You then have to connect a cable from your controller to a USB on your laptop. Now, load the CD disc into the laptop and follow the simple installation sequence. Once the installation is complete, a series of prompts come onto the screen.

The first will ask you to switch on your layout system. The software will detect how many stationary decoders you have installed and if necessary, allocate a different master address for each.

The next prompt will ask you which points and signals you have connected to where on the stationary decoder. There will then be a test prompt so that you can check that all your equipment is operating as it should.

So far, your software does not know what your layout looks like. You are then asked to draw your layout on a screen and give each signal and point the correct number. The layout is drawn by pulling down track sections, curved and straight, points and signals from a menu. Once you are satisfied with your drawing, you will then be asked to run a DCC locomotive around the layout. The software will automatically learn where your loco is by transponding.
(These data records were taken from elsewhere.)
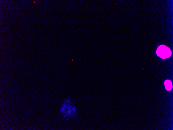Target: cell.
Here are the masks:
<instances>
[{
  "label": "cell",
  "instance_id": "cell-1",
  "mask_svg": "<svg viewBox=\"0 0 173 130\" xmlns=\"http://www.w3.org/2000/svg\"><path fill=\"white\" fill-rule=\"evenodd\" d=\"M62 102L58 113L61 114L64 118L74 120L78 119L77 109L68 97L66 99H63Z\"/></svg>",
  "mask_w": 173,
  "mask_h": 130
},
{
  "label": "cell",
  "instance_id": "cell-3",
  "mask_svg": "<svg viewBox=\"0 0 173 130\" xmlns=\"http://www.w3.org/2000/svg\"><path fill=\"white\" fill-rule=\"evenodd\" d=\"M164 84L166 89L167 91L171 90L172 86L171 81L169 80H166L164 82Z\"/></svg>",
  "mask_w": 173,
  "mask_h": 130
},
{
  "label": "cell",
  "instance_id": "cell-2",
  "mask_svg": "<svg viewBox=\"0 0 173 130\" xmlns=\"http://www.w3.org/2000/svg\"><path fill=\"white\" fill-rule=\"evenodd\" d=\"M156 53L157 56L163 59L170 57L172 54L169 48L164 45H161L158 47Z\"/></svg>",
  "mask_w": 173,
  "mask_h": 130
}]
</instances>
All is now ready to set up an operating sequence. Place your locomotive at the start, usually, say, in the fiddle yard. Highlight the route you wish to take with the train (until it must stop) by using a highlight pen from the menu. Enter that route.

The computer will then set that route and you can drive the loco along the route. If you wish something to happen, stop the loco where you wish and press the 'mark' button on the software.  You will then be given a menu where you can select the instructions you require. These may be related to the speed of the train or signal settings, sound or lights etc. You may be running into a loop where the train will stop. You can 'mark' a point where the train slows down and 'mark another where you wish it to stop.

At any point along the route, you can also 'mark' the initiation of another route for another train, and so it goes.

Very quickly, you will be able to set up a complex operation cycle which can be made to continue until you wish it to stop. If you are unhappy with the result, you can edit or just throw that programme away. It would be possible to develop several exciting sequences which can be set in motion when you wish.

In addition, your software programme will change CV values on any of your locos wherever they are in an easy and understandable manner

Nothing could be simpler but so far, no one is doing it so as a consequence, very few will take the plunge into automation. A real chicken and egg situation but IT WILL HAPPEN.